O Espírito nos toca, mesmo que não saibamos quem é que está nos tocando. Ele nos conduz por maneiras que talvez não tenhamos consciência, no alto da oração. Pode ser íngreme e rochoso, mas o Deus viajando percorre o caminho. Isso leva a Jesus, o Filho de Deus, e conduz a uma árvore. Uma grande árvore no calor do dia espalha a sua sombra. É um lugar de segurança, um lugar de paz, um lugar onde começamos a descobrir as possibilidades de quem podemos ser. Não é uma árvore comum. Está acima do Filho na imagem, e fica acima da mesa do altar onde o cordeiro fica dentro do cálice. Por causa do sacrifício, essa árvore cresce. A árvore da morte foi transformada em uma árvore de vida para nós.

A árvore está a caminho da casa. Sobre a cabeça do Pai é a casa do Pai. É o objetivo da nossa jornada. É o começo e o fim de nossas vidas. Seu telhado é dourado. Sua porta está sempre aberta para o viajante. Tem uma torre, e sua janela está sempre aberta para que o Pai possa escanear incessantemente as estradas para um vislumbre de um pródigo que retorna.

Cada pessoa segura um cetro, que de tão longo, corta a imagem em seções. Por que os seres com asas, que podem voar como a luz, precisam do cetro para sua jornada? Porque estamos em uma viagem e essas três pessoas entram em nossa jornada, nosso movimento lento em toda a face da Terra. Seus pés estão cansados de viajar. Deus está conosco no cansaço da nossa estrada humana. O viajante Deus se senta em nossas mesas comuns e as espalha com um pingo de céu.

A mesa ou altar está no centro da imagem. É ao mesmo tempo o lugar da hospitalidade de Abraão para os anjos, e o lugar de hospitalidade de Deus para nós. Essa ambiguidade é o coração da comunhão, no coração do culto. Assim que abrimos um lugar sagrado para que Deus entre, para que Deus seja recebido e adorado, ele se torna seu lugar. Somos nós que somos bem-vindos, somos nós quem devemos tirar nossos sapatos por causa da santidade do chão.

Contido no centro do círculo, um sinal de morte. O cordeiro, morto. A refeição sagrada trazida à mesa. Todos os pontos para este espaço, esse mistério: dentro dele, tudo sobre Deus é resumido e expresso, seu poder, sua glória e, acima de tudo, seu amor. E é expresso de tal forma que podemos alcançá-lo. Pois o espaço desta mesa está do nosso lado. Somos convidados a juntar-se ao grupo à mesa e receber o coração do seu ser para nós mesmos.

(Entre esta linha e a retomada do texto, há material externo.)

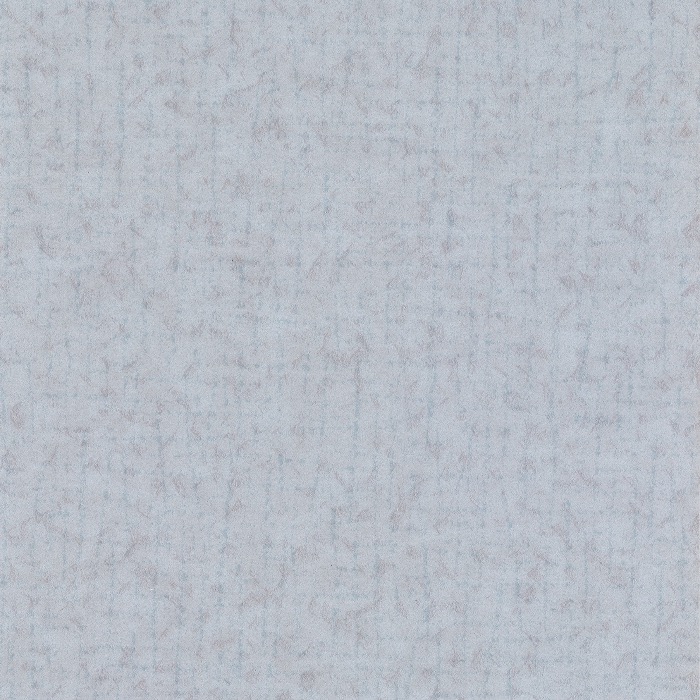 SY3009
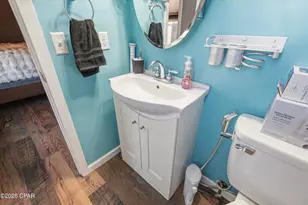 608 Hummingbird St, Lynn Haven, FL 32444 - Photo 23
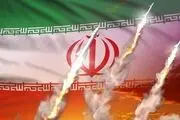 هلاکت تعدادی از نیروهای ارتش تروریستی آمریکا در منطقه الرکیان اردن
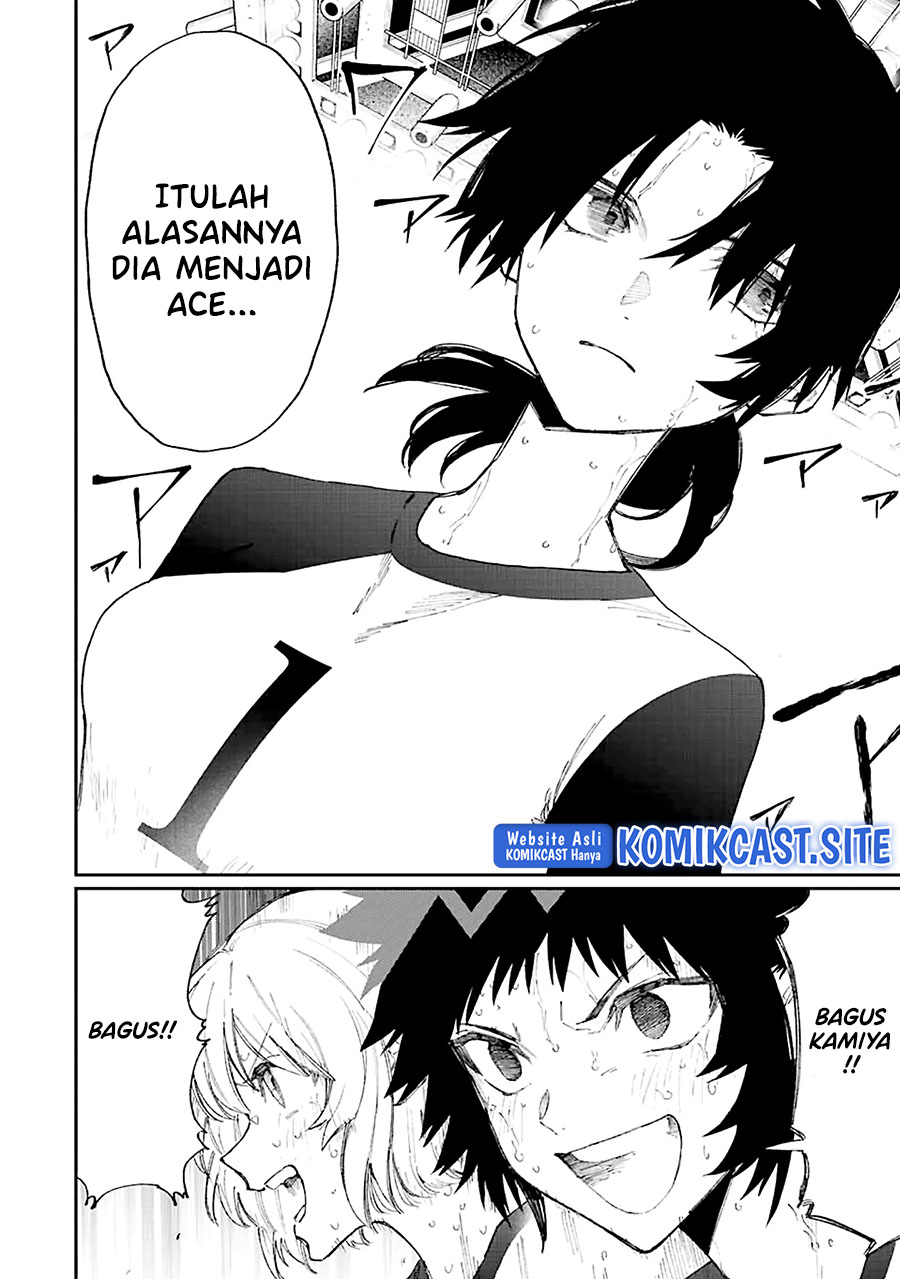 Chapter 152 - halaman 8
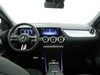 Mercedes GLA 200 d amg line advanced plus tech edition auto diesel nero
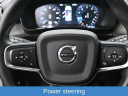 Thumbnail image of 2022 Volvo XC40 at Honda of New Rochelle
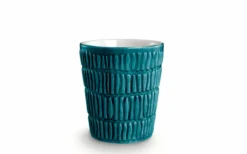 Stripes Mugg 30 cl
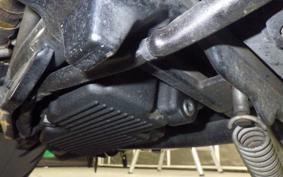 HARLEY FXDLI 1450 2006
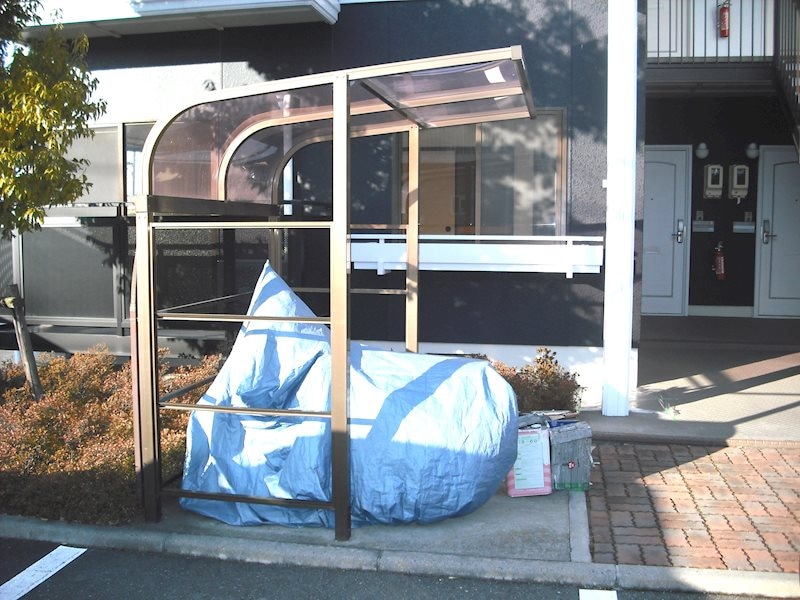  フレグランス ウィンドＡ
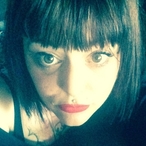 Yosr - Tamise - Flandre orientale | Massage Nue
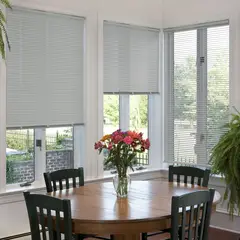 BASEMENT HOME - Persiana Horizontal 25mm 150x230cm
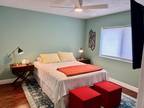 Condo For Rent In Juno Beach, Florida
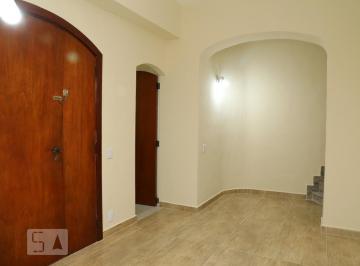 Apartamento · 520m² · 3 Quartos · 4 Vagas · Apartamento à Venda - Portal do Morumbi, 3 Quartos,  520 m² - São Paulo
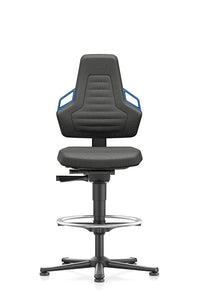 Bimos - Nexxit 9031 - Fully Adjustable Chair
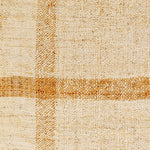 Errin Jute Area Rug - Clearance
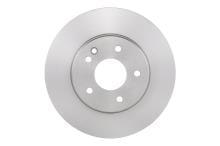 BOSCH 0 986 478 301
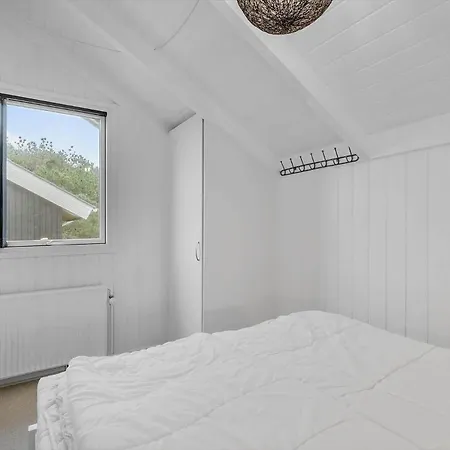 1181-ringkobing-hjelmevej-57 *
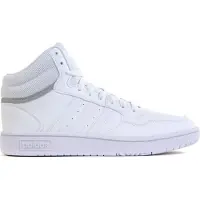 Adidas Schoenen Hoops Mid 30 K, GW0401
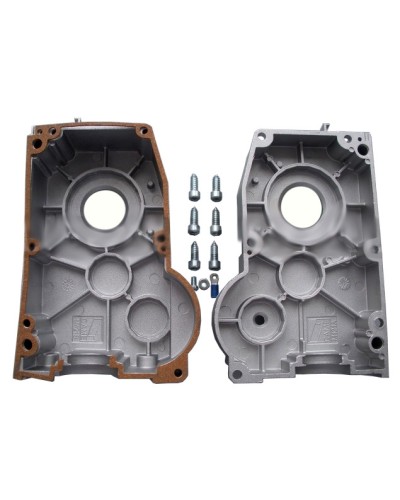 Корпус редуктора FERNI Came 119RID080 в Уссурийске Запчасти для шлагбаумов и автоматики Pintop.ru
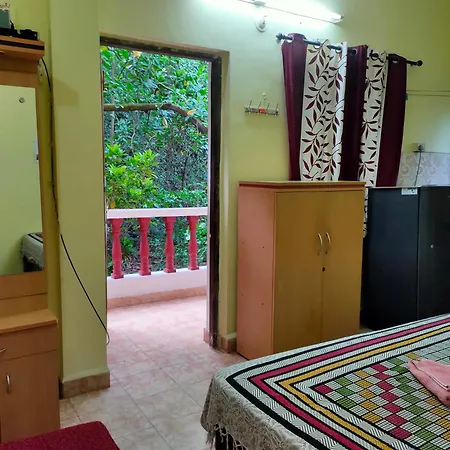 Casa De Olga-3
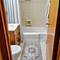 308 Sheldon, Downers Grove, IL 60515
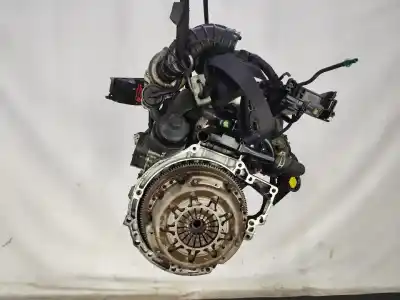 Pezzo di ricambio per auto di seconda mano motore completo per ford fiesta vi (cb1, ccn) 1.4 tdci riferimenti oem iam f6jd Pezzo di ricambio per auto di seconda mano motore completo per ford fiesta vi (cb1, ccn) 1.4 tdci riferimenti oem iam f6jd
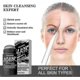 thumbnail image 3 of Mascarilla sólida Versión en inglés Limpieza profunda Hidratante Hidratante Retráctil Película de barro para untar facial, 1 pieza, 3 of 5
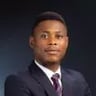 Ifenna Okeke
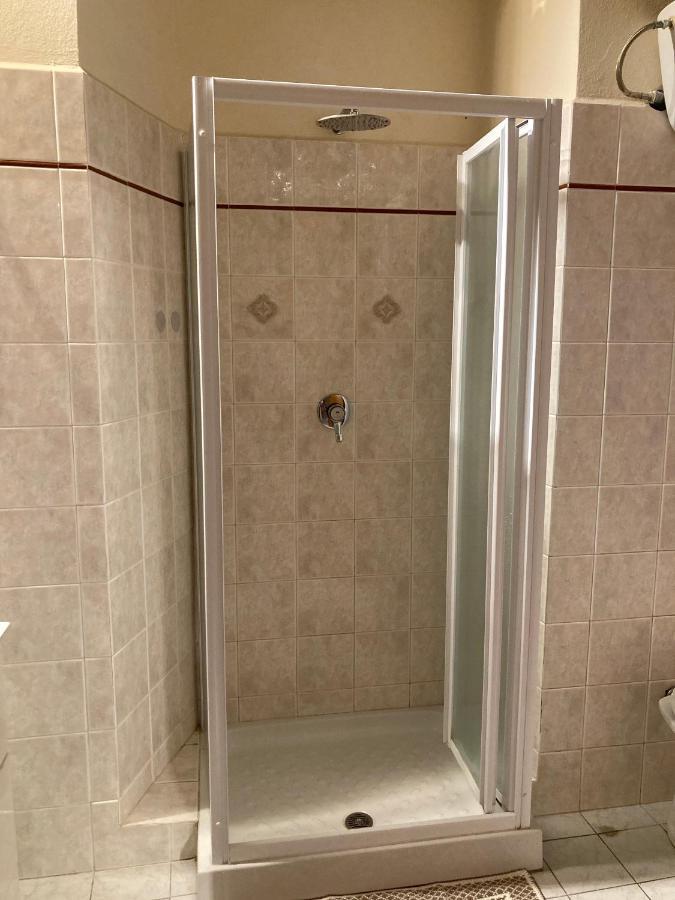 Great Studio Apartment In The Heart Of Chianni Eksteriør bilde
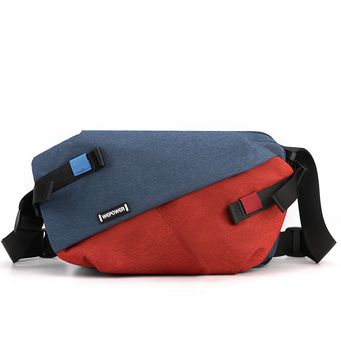 Men's Bags  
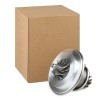 RIDEX CHRA turbo — Nissan Interstar (1)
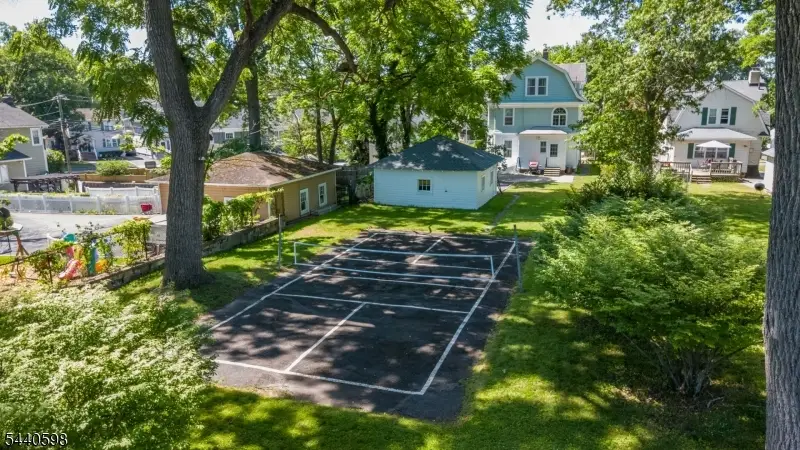 5 Myrtle Ave, Caldwell, NJ 07006 - #3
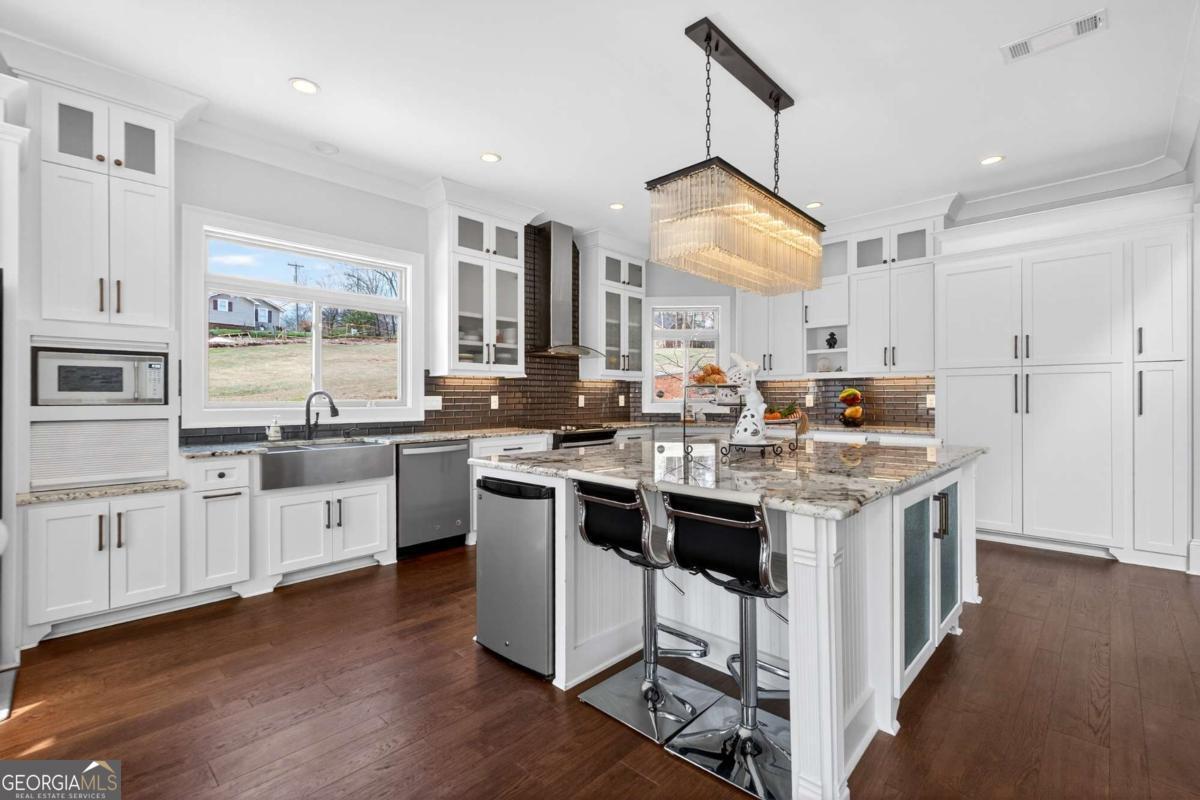3944 Hamilton Mill Road Buford GA 30519
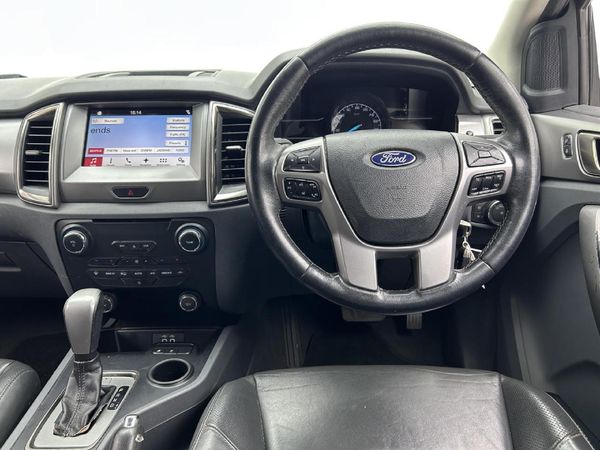 2018-Ford-Everest-22-TDCi-XLT-Auto image:8
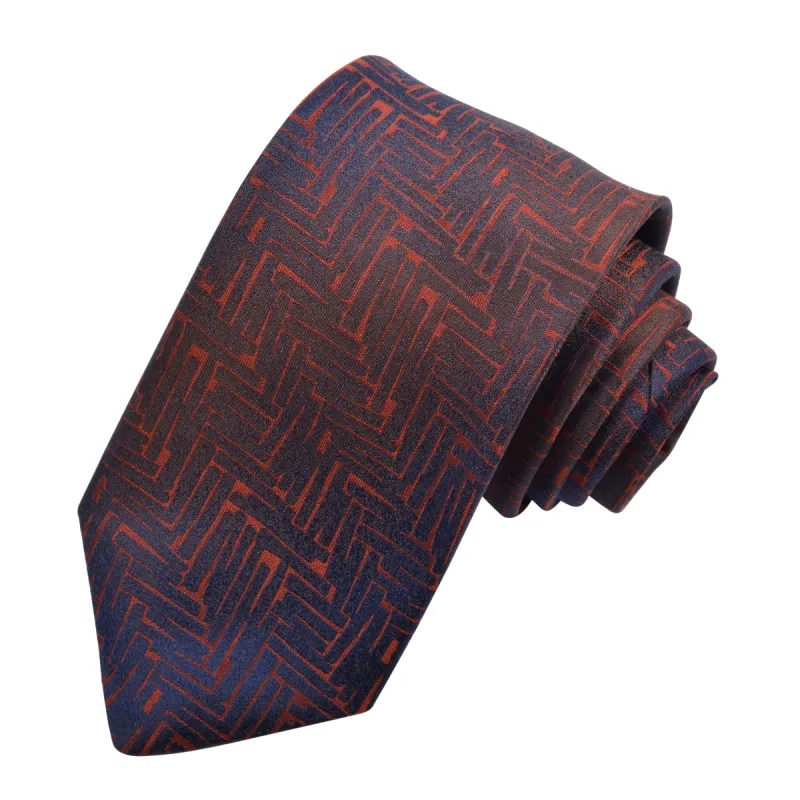 P30415-400 sold by DION 1967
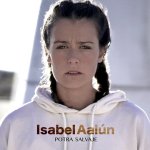 Isabel Aaiún - Potra salvaje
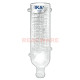 IKA Secondary Condenser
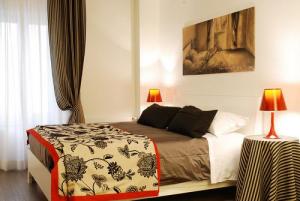 Relais Fori Imperiali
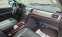 Обява за продажба на Cadillac Escalade V8 LPG  ~22 500 лв. - изображение 9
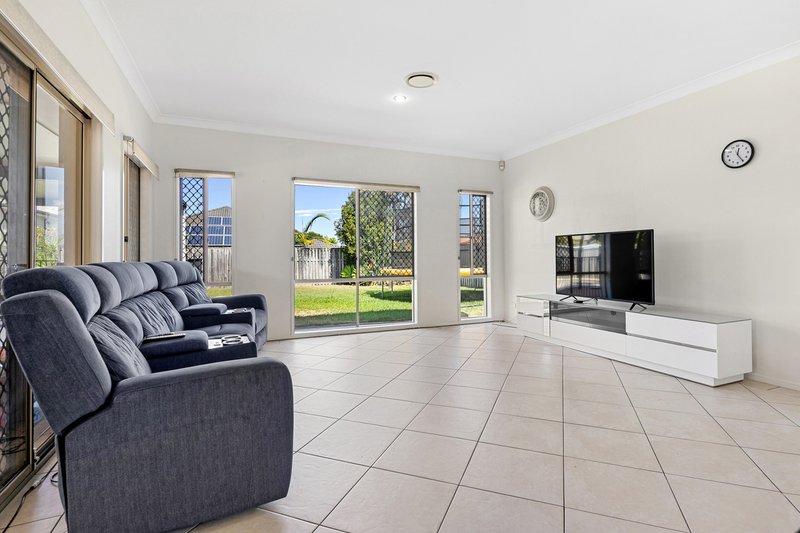 Photo - 5 Vasey Court, Upper Coomera QLD 4209 - Image 5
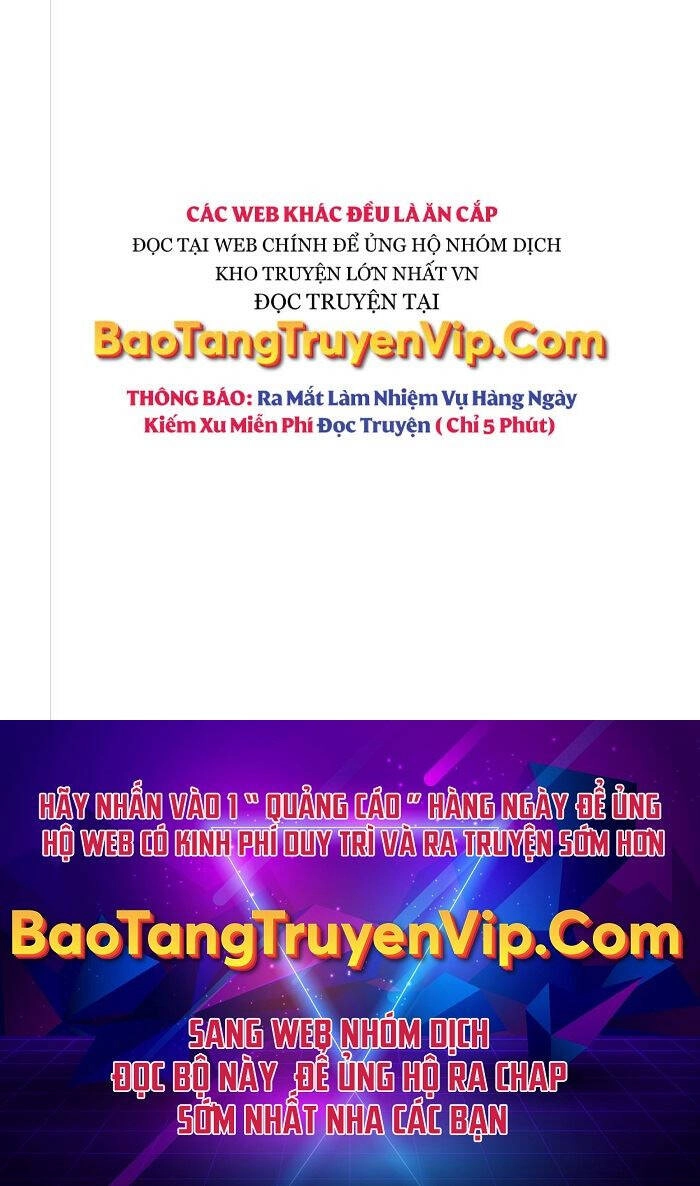 Bác Sĩ Hoàn Hảo Chapter 60 - 52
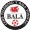 Bala Town FC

Somos convidados a completar o círculo, juntar-se ao ciclo, para completar os movimentos de Deus no mundo por nossa própria resposta. Abaixo do altar, um retângulo marca o lugar sagrado onde as relíquias dos mártires foram mantidas em uma igreja. Encontra-se diante de nós. Convida-nos a entrar na profundidade e intimidade de tudo o que é representado aqui. Venha seguir o Espírito até a colina da oração. Venha, viva na sombra do Filho de Deus, descanse-se sob sua árvore da vida. Venha, viaje para a casa, preparada para você na casa de seu Pai.

A mesa está posta, a porta está aberta. Venha.